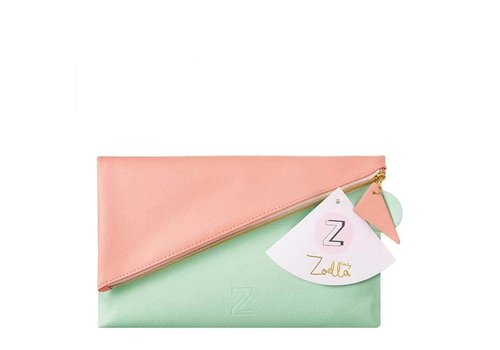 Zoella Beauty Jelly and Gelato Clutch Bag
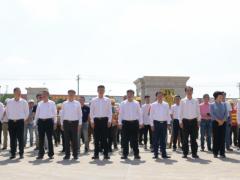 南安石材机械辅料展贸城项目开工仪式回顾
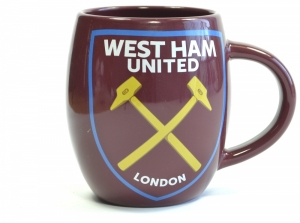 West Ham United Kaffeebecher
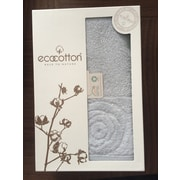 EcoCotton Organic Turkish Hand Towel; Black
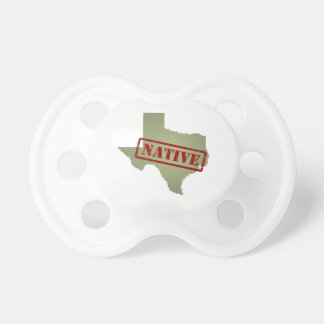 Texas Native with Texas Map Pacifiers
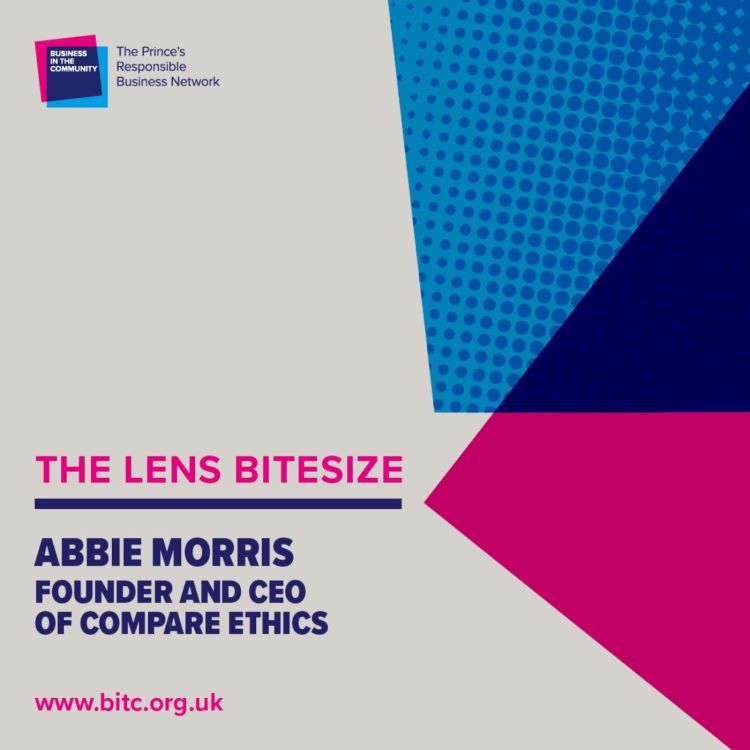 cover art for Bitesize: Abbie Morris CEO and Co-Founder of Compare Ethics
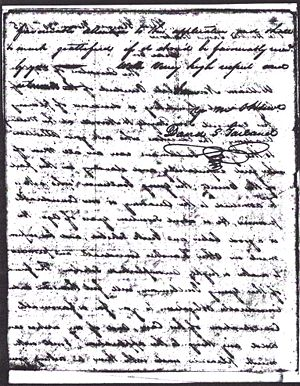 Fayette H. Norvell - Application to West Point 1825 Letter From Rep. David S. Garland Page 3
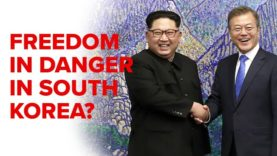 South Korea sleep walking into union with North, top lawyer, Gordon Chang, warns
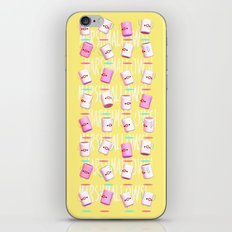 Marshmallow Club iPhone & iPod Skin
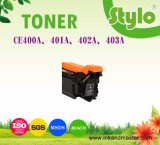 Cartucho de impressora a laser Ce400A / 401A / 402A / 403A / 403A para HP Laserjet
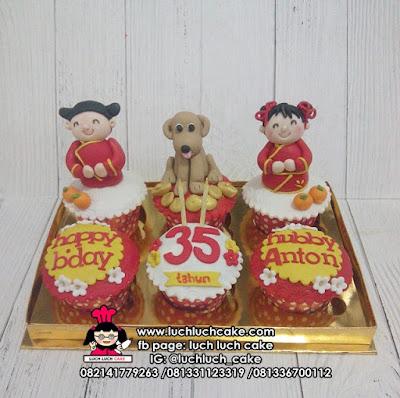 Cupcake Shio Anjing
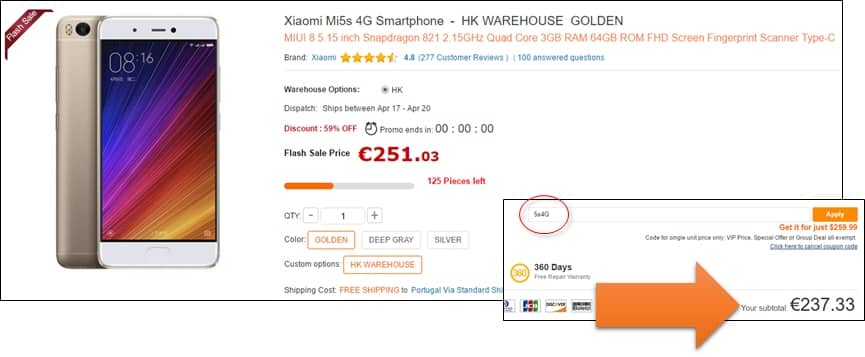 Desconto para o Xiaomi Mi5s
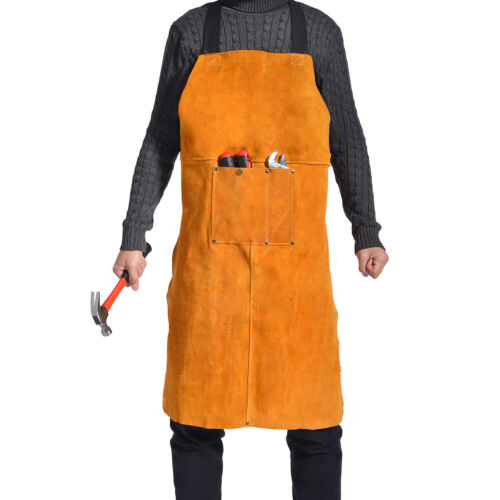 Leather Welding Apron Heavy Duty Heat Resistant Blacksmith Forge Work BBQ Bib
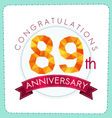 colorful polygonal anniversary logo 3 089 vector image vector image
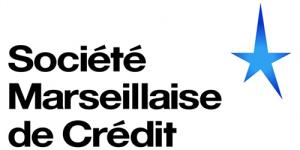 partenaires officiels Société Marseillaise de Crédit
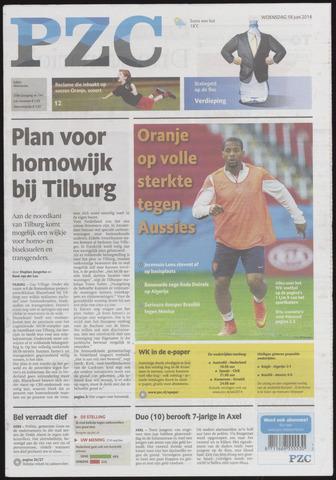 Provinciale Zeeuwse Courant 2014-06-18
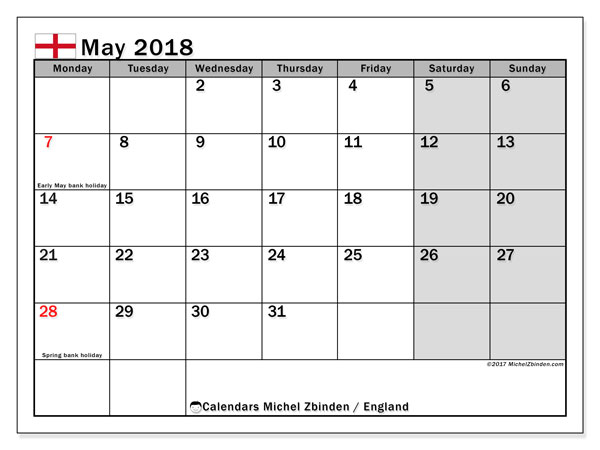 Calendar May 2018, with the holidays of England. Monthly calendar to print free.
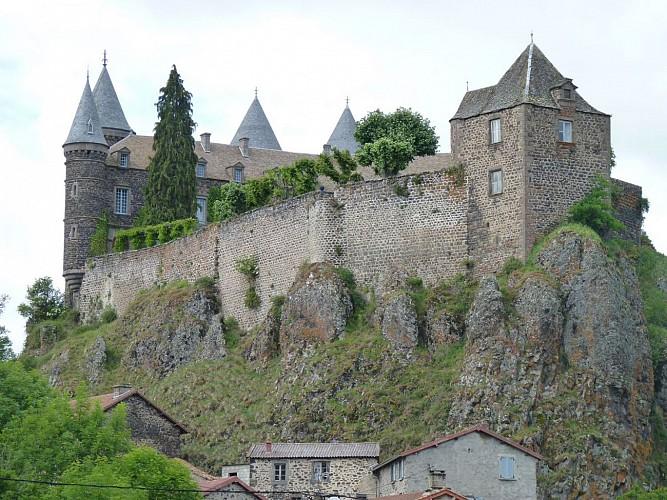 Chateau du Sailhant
----------
**THE PROBLEM:**
Transcribe the entries above exactly, from their first line through the line with "cover art for", and omit all pictures.

**ANSWER TO THIS PROBLEM:**
 Zoella Beauty Jelly and Gelato Clutch Bag
 南安石材机械辅料展贸城项目开工仪式回顾
 West Ham United Kaffeebecher
 EcoCotton Organic Turkish Hand Towel; Black
 Texas Native with Texas Map Pacifiers
 cover art for Bitesize: Abbie Morris CEO and Co-Founder of Compare Ethics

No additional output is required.